[Task brief]
Gather every line in the entries below that contains the word "shadow", and copy each of those lines in full.

┌──

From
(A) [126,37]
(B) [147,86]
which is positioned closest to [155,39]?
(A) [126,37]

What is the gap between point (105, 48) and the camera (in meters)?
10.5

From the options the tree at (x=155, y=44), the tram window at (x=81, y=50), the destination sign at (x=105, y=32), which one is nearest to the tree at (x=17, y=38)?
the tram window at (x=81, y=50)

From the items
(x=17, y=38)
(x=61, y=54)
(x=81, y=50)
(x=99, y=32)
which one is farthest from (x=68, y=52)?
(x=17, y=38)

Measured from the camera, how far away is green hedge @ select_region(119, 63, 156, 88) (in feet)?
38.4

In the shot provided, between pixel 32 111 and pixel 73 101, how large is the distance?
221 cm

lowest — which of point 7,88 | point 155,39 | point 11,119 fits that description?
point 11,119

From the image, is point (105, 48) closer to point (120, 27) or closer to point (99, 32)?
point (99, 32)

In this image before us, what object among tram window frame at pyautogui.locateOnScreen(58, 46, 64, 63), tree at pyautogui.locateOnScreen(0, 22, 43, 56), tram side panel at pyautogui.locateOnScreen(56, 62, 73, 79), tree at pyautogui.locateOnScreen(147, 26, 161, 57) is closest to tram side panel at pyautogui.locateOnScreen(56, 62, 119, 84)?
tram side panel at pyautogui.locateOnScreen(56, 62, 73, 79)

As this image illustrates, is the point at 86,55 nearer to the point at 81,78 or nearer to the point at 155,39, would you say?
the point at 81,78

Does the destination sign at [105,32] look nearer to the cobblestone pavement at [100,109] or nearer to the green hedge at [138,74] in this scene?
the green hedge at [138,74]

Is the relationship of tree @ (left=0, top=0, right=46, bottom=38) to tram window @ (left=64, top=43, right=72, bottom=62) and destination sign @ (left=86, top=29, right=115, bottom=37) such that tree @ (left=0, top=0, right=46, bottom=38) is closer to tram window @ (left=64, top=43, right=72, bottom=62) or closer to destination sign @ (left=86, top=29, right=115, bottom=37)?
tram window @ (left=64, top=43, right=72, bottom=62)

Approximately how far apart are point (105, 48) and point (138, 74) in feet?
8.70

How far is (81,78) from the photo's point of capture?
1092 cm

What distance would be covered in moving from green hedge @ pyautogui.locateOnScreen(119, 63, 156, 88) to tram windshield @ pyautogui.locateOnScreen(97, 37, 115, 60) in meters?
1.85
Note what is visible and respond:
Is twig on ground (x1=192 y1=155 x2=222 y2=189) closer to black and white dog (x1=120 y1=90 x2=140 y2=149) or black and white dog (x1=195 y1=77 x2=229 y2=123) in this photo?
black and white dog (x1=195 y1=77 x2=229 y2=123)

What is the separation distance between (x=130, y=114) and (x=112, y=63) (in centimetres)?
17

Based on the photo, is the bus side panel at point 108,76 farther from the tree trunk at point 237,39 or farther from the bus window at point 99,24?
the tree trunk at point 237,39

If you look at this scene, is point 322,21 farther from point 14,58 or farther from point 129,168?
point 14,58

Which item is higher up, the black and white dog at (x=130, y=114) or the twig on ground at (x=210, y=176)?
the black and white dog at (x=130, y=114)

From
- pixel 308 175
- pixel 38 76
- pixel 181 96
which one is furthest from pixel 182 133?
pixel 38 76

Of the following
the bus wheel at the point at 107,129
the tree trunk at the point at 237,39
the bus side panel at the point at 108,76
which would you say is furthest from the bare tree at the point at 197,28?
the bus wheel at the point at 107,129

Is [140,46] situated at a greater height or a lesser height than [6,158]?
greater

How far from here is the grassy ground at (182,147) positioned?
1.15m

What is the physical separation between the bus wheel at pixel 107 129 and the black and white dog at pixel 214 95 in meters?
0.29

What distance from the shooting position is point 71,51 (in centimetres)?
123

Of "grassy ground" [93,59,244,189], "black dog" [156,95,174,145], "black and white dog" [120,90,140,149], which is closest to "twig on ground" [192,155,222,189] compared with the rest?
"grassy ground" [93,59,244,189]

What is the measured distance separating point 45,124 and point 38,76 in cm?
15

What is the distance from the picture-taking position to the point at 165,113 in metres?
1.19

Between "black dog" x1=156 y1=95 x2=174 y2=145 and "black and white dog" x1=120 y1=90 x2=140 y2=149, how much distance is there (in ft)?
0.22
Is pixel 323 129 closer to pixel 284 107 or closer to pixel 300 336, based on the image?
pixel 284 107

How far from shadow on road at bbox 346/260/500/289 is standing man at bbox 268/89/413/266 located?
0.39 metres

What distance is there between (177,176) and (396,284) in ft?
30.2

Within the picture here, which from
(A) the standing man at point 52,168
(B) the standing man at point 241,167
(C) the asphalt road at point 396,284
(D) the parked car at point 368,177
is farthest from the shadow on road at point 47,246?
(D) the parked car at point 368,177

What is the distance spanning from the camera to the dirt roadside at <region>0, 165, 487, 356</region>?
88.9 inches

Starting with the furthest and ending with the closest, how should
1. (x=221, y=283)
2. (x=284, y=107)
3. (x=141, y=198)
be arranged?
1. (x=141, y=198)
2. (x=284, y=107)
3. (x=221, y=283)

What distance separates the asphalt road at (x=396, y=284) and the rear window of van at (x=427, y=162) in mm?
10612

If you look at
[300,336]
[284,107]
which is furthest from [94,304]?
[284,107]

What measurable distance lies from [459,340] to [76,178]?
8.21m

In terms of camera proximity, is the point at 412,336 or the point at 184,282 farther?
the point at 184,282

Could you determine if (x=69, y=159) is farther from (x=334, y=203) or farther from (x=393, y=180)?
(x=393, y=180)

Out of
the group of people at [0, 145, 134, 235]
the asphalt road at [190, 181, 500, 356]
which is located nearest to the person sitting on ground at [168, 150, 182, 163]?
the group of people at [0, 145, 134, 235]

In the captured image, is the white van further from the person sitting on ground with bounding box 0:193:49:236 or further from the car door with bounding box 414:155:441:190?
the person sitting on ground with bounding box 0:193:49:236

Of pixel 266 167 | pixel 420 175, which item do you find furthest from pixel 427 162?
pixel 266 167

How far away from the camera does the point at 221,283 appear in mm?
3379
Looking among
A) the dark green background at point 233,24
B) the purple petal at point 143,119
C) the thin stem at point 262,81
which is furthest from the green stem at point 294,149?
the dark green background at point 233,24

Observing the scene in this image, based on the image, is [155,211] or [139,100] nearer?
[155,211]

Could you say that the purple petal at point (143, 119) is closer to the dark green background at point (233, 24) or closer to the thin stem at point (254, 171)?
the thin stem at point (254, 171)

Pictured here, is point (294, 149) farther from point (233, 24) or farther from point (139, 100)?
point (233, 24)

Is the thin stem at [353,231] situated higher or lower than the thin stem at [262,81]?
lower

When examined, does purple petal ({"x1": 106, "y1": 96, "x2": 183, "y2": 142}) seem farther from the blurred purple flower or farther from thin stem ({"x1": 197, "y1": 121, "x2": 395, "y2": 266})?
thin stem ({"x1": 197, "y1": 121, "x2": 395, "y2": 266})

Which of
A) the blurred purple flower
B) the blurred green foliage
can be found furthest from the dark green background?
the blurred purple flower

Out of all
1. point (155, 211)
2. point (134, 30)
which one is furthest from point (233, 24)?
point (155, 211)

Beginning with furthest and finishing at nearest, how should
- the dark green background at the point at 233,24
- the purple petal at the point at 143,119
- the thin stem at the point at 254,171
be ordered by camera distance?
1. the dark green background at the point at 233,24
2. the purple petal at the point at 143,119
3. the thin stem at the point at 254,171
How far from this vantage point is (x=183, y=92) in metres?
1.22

└──
┌──

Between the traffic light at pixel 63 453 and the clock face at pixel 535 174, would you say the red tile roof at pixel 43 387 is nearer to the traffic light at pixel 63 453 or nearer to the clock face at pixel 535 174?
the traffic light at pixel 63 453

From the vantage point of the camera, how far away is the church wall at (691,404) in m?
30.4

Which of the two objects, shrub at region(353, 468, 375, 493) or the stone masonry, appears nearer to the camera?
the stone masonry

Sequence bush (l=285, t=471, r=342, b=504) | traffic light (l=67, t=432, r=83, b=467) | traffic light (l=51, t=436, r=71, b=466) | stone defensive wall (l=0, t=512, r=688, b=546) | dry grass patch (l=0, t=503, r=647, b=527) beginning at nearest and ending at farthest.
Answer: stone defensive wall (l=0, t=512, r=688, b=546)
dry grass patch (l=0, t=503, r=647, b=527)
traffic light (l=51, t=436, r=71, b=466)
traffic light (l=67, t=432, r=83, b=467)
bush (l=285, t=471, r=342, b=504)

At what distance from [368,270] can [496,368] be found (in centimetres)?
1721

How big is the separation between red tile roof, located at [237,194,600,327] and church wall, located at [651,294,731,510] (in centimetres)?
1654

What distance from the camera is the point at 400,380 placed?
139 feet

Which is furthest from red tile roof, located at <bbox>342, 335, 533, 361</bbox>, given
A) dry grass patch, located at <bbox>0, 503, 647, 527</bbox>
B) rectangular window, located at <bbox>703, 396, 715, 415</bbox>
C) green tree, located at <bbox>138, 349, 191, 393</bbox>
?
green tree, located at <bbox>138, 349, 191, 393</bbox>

└──
┌──

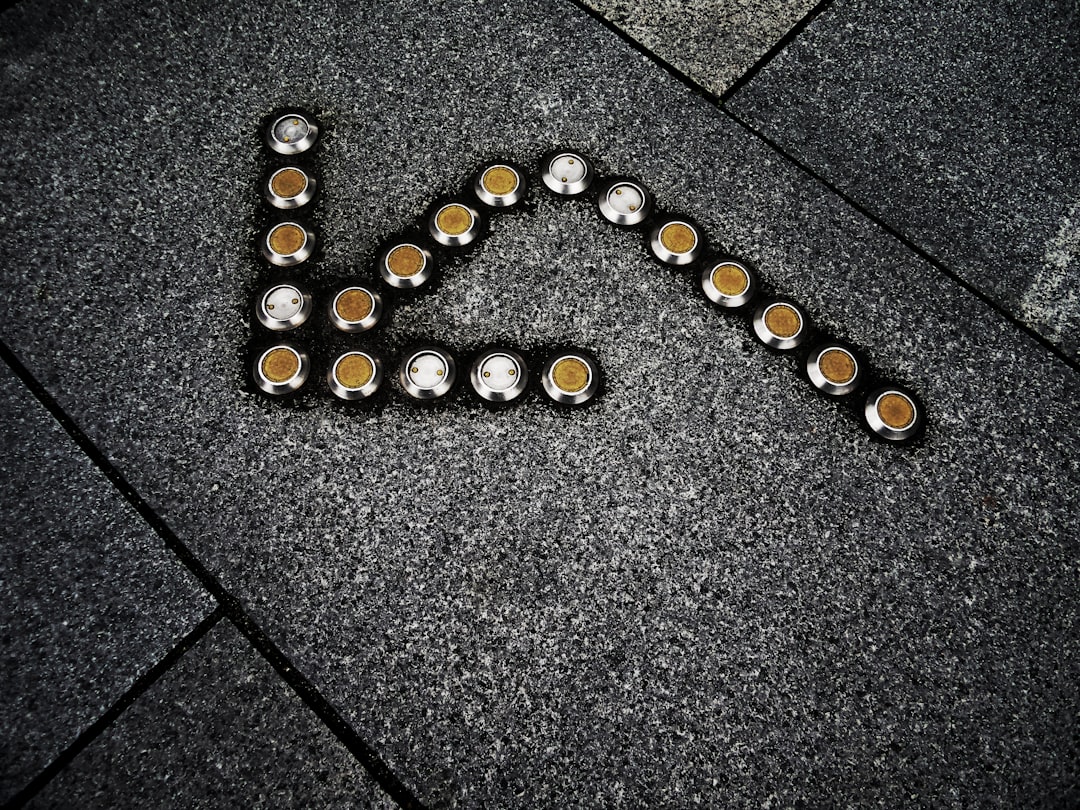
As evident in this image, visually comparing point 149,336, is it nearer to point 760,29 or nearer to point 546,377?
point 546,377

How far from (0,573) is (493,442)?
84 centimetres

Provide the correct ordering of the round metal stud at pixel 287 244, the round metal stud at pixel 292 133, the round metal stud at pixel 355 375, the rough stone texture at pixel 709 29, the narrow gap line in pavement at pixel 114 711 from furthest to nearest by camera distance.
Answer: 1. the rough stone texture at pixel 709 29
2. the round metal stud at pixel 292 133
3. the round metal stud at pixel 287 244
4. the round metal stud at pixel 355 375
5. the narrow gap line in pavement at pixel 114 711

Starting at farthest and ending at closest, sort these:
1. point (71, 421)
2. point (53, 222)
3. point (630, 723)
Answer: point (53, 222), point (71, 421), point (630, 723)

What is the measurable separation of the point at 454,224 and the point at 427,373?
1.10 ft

└──

[Correct output]
How far from shadow on road at bbox 346/260/500/289 is standing man at bbox 268/89/413/266 located?
is farthest from the shadow on road at point 47,246?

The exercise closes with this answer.